- Opening Delimiter -

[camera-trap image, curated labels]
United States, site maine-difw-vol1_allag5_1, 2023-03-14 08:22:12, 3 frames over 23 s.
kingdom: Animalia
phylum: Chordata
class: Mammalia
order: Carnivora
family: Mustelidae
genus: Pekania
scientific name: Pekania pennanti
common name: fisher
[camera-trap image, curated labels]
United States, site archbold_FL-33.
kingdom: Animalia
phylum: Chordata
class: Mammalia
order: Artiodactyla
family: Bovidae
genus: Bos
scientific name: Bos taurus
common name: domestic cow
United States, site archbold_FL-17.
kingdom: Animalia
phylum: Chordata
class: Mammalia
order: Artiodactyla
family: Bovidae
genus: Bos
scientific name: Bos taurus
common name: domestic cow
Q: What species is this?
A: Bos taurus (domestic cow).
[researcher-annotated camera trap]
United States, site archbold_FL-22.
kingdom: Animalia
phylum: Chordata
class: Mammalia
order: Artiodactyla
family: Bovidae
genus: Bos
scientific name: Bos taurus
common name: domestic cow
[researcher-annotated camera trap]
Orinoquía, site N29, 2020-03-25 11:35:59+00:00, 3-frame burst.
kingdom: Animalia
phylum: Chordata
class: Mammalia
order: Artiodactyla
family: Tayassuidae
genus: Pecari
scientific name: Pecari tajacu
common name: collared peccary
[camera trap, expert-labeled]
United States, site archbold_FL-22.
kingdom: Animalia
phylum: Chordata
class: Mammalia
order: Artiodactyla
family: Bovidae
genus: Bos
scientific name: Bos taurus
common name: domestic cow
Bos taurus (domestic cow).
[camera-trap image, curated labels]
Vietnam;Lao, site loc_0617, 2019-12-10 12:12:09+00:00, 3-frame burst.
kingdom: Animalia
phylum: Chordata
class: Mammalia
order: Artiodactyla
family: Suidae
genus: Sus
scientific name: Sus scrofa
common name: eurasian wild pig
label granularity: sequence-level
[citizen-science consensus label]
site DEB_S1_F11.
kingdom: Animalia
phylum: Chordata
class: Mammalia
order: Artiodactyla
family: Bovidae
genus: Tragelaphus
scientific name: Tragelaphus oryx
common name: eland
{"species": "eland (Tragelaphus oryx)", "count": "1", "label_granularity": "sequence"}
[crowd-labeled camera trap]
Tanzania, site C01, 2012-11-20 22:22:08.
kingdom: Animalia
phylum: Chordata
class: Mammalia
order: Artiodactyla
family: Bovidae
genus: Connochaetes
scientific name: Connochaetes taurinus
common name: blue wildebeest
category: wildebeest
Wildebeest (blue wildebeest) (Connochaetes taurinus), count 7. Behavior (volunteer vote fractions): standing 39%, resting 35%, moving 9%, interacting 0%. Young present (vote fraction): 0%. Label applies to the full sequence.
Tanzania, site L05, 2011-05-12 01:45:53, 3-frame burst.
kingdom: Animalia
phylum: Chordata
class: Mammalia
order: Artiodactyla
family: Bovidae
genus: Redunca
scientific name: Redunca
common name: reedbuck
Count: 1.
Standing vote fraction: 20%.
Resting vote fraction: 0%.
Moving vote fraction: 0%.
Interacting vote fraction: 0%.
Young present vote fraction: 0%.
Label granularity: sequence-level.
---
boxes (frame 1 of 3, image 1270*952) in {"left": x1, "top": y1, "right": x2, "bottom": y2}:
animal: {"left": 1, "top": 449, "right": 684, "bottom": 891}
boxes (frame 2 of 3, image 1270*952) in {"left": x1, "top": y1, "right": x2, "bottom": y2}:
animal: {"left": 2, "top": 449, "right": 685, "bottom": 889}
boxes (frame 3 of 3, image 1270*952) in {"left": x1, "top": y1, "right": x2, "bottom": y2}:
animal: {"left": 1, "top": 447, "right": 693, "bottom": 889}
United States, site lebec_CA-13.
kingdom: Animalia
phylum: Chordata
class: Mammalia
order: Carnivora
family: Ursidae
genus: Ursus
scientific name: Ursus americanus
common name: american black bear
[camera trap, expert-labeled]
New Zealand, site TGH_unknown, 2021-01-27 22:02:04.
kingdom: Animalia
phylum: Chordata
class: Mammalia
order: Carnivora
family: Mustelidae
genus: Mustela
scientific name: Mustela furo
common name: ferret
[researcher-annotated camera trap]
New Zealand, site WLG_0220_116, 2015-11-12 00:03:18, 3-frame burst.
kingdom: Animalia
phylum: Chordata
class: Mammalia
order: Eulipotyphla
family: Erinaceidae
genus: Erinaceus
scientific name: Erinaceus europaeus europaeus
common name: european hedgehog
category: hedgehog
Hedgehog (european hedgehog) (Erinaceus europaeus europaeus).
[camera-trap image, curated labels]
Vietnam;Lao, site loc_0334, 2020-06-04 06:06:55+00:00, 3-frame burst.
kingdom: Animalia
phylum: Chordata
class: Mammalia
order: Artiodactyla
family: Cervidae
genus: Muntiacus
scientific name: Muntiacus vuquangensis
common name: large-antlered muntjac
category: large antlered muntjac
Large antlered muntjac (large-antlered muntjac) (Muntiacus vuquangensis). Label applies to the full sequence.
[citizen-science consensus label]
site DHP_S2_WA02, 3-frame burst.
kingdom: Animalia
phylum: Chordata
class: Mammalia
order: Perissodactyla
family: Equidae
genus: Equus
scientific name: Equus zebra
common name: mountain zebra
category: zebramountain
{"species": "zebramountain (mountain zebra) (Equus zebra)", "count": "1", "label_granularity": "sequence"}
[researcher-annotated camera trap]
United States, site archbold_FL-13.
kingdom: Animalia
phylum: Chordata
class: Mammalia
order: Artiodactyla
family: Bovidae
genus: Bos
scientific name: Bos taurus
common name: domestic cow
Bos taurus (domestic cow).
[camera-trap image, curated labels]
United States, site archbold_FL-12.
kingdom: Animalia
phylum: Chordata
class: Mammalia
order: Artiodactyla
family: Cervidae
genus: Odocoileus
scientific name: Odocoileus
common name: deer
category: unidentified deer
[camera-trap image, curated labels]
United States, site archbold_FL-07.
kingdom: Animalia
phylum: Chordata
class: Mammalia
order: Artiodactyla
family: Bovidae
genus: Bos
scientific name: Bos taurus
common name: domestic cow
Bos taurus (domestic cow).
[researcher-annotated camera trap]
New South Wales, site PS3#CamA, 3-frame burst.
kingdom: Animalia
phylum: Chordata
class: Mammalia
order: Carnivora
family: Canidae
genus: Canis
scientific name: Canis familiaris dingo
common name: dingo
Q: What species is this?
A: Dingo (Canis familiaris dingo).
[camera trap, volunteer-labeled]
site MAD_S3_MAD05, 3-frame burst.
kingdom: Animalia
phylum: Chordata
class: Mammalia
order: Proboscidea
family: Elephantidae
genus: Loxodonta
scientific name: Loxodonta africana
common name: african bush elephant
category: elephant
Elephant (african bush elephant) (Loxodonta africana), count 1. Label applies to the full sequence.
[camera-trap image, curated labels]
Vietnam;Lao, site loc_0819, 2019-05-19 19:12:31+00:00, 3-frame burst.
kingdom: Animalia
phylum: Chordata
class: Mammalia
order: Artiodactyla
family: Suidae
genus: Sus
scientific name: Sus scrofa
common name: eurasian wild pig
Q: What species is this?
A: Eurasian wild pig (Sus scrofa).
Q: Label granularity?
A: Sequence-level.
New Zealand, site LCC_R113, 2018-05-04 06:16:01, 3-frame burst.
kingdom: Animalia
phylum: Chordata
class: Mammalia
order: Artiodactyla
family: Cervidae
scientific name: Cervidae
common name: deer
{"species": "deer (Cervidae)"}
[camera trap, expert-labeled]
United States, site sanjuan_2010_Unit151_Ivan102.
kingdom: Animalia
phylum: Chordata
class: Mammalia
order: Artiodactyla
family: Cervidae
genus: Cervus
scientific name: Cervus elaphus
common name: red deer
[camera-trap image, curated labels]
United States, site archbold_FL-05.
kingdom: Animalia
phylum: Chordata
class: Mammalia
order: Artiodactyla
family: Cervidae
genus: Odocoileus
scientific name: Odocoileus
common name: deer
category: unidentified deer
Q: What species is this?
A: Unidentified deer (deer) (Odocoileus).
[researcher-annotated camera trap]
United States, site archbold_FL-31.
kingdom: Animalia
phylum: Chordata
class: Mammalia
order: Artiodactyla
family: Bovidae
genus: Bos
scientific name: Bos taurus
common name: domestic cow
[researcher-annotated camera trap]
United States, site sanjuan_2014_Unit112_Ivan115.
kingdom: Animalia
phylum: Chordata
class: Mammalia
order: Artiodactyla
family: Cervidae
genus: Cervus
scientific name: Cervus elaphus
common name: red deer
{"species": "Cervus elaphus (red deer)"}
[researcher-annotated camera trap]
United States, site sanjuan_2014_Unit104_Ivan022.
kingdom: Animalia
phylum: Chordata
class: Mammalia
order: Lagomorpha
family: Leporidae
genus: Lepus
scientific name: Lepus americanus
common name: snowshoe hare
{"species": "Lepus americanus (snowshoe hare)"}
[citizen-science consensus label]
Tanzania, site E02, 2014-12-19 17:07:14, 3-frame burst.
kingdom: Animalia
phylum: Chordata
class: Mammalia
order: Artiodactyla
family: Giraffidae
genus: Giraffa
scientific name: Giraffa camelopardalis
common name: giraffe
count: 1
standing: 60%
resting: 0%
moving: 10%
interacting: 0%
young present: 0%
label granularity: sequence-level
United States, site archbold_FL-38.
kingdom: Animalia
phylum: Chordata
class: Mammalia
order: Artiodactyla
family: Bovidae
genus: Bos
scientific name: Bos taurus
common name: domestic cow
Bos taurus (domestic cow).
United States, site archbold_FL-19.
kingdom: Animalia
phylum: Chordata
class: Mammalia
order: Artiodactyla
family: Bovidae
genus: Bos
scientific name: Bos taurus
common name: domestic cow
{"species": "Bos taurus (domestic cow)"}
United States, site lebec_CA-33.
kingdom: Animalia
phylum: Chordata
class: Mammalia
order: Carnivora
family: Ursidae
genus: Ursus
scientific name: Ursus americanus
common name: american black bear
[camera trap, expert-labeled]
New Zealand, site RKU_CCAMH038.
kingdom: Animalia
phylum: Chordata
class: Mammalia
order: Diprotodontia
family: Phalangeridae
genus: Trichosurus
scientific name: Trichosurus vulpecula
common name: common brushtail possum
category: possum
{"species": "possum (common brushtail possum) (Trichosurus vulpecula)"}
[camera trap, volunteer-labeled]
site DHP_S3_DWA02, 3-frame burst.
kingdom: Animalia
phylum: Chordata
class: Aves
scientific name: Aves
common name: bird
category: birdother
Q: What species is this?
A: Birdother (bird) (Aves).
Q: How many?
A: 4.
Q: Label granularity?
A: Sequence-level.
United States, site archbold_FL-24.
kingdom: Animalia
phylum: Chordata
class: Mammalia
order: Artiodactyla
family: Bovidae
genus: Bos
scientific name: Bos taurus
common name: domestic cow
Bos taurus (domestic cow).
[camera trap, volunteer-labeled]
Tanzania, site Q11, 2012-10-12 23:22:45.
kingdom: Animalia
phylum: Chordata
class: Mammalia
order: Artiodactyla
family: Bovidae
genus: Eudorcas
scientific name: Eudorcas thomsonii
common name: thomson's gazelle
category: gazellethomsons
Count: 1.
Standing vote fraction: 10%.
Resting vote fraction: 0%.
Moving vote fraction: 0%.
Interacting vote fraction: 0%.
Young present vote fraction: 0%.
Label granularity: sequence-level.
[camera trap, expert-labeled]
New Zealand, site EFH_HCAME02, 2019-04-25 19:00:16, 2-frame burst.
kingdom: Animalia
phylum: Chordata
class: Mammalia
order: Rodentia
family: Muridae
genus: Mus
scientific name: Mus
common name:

- Closing Delimiter -

Across the entries above, how many lines include the word "oryx"? Give only the number.

WRITTEN ANSWER>
2